闇の太守 御贄衆の巻


闇の太守―御贄衆の巻 (講談社文庫)
闇の太守 御贄衆の巻
(やみのたいしゅ おにえしゅうのまき)
山田正紀
(やまだまさのり)
[伝奇]
★★★☆☆

調布のパルコブックセンターで、鳥越碧さんの『雁金屋草紙』(講談社文庫)を探しているとき、何気なく眼に留まった一冊。カバーに書かれた伝記ロマンという言葉に釣られる。4年前発行の第1刷ということで在庫は僅かで、おそらく増刷されないような気がするので、運がよかったって感じだ。

戦国時代を舞台にした作品では、いつも脇役に甘んじている越前・朝倉家を中心に取り上げている。中太刀、小太刀の精妙な刀術を編み出した富田流の祖、富田五郎佐衛門勢源とその弟子、小次郎が脇を固める。
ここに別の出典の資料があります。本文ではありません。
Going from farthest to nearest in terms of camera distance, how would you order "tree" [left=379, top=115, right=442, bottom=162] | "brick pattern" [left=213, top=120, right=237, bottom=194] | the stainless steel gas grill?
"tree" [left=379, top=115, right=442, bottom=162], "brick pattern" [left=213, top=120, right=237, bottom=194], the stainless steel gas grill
蟇目、殯、蟄虫、直面など、黄泉の国を連想させる、御贄衆が、山田風太郎さんの忍法ものばりの幻術を競い合うのが楽しい。

ただし、この「闇の太守」は、全部で4部作(枝編の「闇の太守」と、梟雄の巻、桃源の巻と続く)の始まりの巻らしく、他の巻も読みたいのだが…。

物語●四十年前の約定を違えれば祟らせていただく、男児は夭逝、女児は家を滅ぼす―この世に戦乱を望み、越前朝倉家滅亡を画策する妖怪・是界と御門十兵衛(明智光秀)。運命に子、疾風(はやて)に危機が迫る、どこからともなく現れる、贄塔九郎を頭領とする、御贄衆…。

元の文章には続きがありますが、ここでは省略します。